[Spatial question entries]
* * * *

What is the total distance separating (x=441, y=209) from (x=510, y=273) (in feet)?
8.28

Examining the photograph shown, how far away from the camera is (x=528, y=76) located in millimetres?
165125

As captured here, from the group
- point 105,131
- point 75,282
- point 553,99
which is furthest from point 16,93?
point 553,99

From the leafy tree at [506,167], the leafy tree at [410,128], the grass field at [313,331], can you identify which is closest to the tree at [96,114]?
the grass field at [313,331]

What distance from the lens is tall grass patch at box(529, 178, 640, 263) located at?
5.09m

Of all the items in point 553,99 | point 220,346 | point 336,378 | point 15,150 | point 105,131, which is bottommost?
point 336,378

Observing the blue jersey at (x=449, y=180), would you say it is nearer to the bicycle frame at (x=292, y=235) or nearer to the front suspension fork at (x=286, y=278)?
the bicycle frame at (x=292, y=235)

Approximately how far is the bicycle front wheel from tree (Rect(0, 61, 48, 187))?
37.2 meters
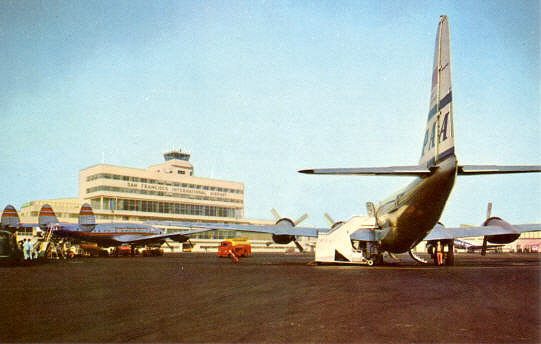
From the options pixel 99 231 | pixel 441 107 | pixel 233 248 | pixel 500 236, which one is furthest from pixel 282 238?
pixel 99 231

* * * *

■ GIVEN PROBLEM:
Copy the items word for word, from the line containing "From the leafy" through the end of the items, both included, and leave the pictures out.

■ EXERCISE RESULT:
From the leafy tree at [506,167], the leafy tree at [410,128], the grass field at [313,331], can you identify which is closest to the tree at [96,114]?
the grass field at [313,331]

What distance from the lens is tall grass patch at box(529, 178, 640, 263) located at?
5.09m

Of all the items in point 553,99 | point 220,346 | point 336,378 | point 15,150 | point 105,131, which is bottommost?
point 336,378

Observing the blue jersey at (x=449, y=180), would you say it is nearer to the bicycle frame at (x=292, y=235) or nearer to the front suspension fork at (x=286, y=278)?
the bicycle frame at (x=292, y=235)

Approximately how far is the bicycle front wheel from tree (Rect(0, 61, 48, 187))?
37.2 meters
From the options pixel 99 231 | pixel 441 107 | pixel 233 248 | pixel 500 236, which one is furthest from pixel 282 238?
pixel 99 231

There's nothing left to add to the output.